A bicycle pump is a type of positive-displacement air pump specifically designed for inflating bicycle tires. It has a connection or adapter for use with one or both of the two most common types of valves used on bicycles, Schrader or Presta. A third type of valve called the Dunlop (or Woods) valve exists, but tubes with these valves can be filled using a Presta pump.
Several basic types are available:
Compact or mini
Blast or tubeless
In its most basic form, a bicycle pump functions via a hand-operated piston. During up-stroke, this piston draws air through a one-way valve into the pump from outside. During down-stroke, the piston then displaces air from the pump into the bicycle tire. Most floor pumps, also commonly called track pumps, have a built-in pressure gauge to indicate tire pressure.
Electrically-operated pumps intended to inflate car tires (as available in most service stations) can in principle be used to inflate a bicycle tire if the right type of connection is available.
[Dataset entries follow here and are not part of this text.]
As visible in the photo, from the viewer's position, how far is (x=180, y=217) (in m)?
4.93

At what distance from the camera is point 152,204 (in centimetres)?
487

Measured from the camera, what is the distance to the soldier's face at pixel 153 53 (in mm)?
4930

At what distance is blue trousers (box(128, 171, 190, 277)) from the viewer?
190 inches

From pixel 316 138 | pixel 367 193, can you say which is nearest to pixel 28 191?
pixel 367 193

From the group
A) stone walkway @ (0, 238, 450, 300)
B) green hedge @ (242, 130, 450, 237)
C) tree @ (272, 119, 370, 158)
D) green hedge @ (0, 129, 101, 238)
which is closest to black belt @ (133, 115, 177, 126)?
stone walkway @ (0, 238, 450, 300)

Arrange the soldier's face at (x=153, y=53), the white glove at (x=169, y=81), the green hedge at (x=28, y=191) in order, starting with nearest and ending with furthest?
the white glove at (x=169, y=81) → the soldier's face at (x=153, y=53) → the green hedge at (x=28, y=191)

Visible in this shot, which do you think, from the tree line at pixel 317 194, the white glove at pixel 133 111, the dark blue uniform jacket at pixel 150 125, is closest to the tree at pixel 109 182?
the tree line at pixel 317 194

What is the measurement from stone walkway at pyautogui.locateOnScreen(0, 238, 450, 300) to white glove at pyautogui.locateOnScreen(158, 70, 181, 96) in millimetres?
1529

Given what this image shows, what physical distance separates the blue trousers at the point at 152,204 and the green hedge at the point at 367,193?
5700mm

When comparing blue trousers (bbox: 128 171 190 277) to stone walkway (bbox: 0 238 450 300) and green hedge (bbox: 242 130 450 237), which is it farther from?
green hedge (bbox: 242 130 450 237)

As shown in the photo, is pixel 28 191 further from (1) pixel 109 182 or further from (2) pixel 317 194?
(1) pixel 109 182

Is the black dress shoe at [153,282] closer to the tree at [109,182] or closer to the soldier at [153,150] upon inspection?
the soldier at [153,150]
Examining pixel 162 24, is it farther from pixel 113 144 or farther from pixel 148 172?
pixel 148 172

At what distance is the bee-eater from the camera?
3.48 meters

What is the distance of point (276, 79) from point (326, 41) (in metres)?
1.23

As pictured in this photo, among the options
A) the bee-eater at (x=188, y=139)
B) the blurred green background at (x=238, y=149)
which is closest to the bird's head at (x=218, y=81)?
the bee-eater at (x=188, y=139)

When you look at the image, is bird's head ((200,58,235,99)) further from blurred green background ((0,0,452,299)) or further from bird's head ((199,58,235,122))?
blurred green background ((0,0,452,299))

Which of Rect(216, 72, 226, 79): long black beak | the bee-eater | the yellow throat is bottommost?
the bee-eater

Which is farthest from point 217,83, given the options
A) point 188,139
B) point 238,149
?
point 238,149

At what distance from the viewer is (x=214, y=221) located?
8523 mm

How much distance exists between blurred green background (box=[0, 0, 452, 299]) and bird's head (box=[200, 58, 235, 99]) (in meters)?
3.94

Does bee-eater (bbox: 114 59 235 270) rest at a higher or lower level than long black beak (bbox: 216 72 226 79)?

Some such pumps are designed to cut off before a suitable pressure (much higher for a bicycle than a car tire), and will much under inflate the tire. Others may not cut off, but deliver a high rate of flow to fill the larger car tire, with a risk of over inflating and bursting a bicycle tire unless it is stopped with split-second timing.
Inflating tubeless tires requires an initial surge of air to seat the bead, and specialized pumps are available specifically for this task.